A Novel Muon Spectrometer Using Multi-Layer Pressurized Gas Cherenkov Radiators for Muon Tomography
Nuclear waste management and nonproliferation are among the critical tasks to be addressed for the advancement of nuclear energy in the United States. In this regard, monitoring spent nuclear fuel (SNF) and special nuclear materials (SNM) is important to continue reliable stewardship of SNF management and prevent SNM proliferation. Cosmic ray muons have been used for imaging large and dense objects, e.g., SNF dry casks, the Fukushima Daiichi unit-1 reactor, and the great pyramid of Giza. Despite their potential and success, the wide application of cosmic ray muons is limited by the naturally low intensity at sea level, approximately 104 m-2min-1. For example, when imaging large objects, time consuming measurements typically in the order of several days or even weeks, are frequently needed to collect a statistically significant amount of muon samples to reconstruct images using muon tomography. However, when scanning time is of essence, e.g., treaty verification, low resolution imaging can result in potentially undetected diversion of nuclear materials.
To maximize the utilizability of cosmic ray muons in engineering and physics applications, two important quantities–scattering angle and momentum–must be measured. Although many studies have demonstrated that there are significant benefits when measuring momentum in muon applications, measuring both the muon scattering angle and muon momentum in the field remains a challenge. To fill this critical gap, a novel concept using multi-layer pressurized gas Cherenkov radiators that is fieldable to allow muon momentum measurement in the field is presented in this dissertation. The proposed Cherenkov muon spectrometer is: (i) accurate (~90%) in classifying muon momentum, (ii) lightweight (< 10 kg) for easy transport and deployment in the field, (iii) compact (< 1 m3), and (iv) easily coupled with existing muon tomographic systems. Although muon momentum measurement resolution of spectrometers used in high energy physics laboratories, such as CMS or ATLAS of LHC at CERN, is less than 5% for low energy muons, these spectrometers typically (i) use bulky and large solenoidal or toroidal magnets and (ii) interfere with muon trajectories to measure momentum. These characteristics make them unsuitable for field deployment.

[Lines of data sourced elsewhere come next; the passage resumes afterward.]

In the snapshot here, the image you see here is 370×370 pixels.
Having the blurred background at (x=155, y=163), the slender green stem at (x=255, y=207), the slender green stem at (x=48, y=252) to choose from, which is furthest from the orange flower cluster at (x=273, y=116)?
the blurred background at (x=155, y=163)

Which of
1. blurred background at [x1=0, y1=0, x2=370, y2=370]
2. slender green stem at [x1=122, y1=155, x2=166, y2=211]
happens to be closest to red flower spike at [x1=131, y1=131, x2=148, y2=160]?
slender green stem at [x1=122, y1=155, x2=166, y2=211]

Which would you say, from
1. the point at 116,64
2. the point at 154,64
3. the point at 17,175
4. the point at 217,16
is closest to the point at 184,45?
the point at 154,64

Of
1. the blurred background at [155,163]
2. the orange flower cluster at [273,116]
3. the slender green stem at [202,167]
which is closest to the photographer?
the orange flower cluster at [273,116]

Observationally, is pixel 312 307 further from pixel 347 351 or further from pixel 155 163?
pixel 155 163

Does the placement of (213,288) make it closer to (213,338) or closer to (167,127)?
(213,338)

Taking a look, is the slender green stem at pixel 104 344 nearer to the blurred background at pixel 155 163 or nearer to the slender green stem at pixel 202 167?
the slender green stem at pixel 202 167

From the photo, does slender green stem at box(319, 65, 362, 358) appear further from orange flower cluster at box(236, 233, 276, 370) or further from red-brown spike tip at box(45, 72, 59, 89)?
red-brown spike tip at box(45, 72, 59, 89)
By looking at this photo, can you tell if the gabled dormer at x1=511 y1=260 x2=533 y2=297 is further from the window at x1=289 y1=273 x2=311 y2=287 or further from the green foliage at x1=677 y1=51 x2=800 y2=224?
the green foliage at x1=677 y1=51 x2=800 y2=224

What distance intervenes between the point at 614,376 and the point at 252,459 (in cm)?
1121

In this work, the feasibility of using the proposed Cherenkov muon spectrometer coupled with current muon tomographic systems is explored and evaluated using Monte Carlo simulations and reconstruction algorithms. It is shown the use of the proposed Cherenkov muon spectrometer has the potential to improve muon tomographic imaging resolution or reduce measurement time by a factor of 10 or more when used to identify a missing fuel assembly from a SNF dry cask. In addition, a new imaging algorithm is developed that integrates muon momentum and muon scattering without significantly increasing computational cost. Advances in momentum-integrated muon tomography have the potential to improve monitoring and imaging efficiency in various nuclear engineering applications. For example, it can expand current capabilities to continue reliable stewardship in nuclear material management, i.e., Continuity of Knowledge, and prevent SNM proliferation to unauthorized states and parties. The benefit of such an approach is a compact, lightweight, and portable spectrometer that can be deployed in the field to improve existing or explore new engineering applications: muon tomography, geological studies, and cosmic radiation measurement in space.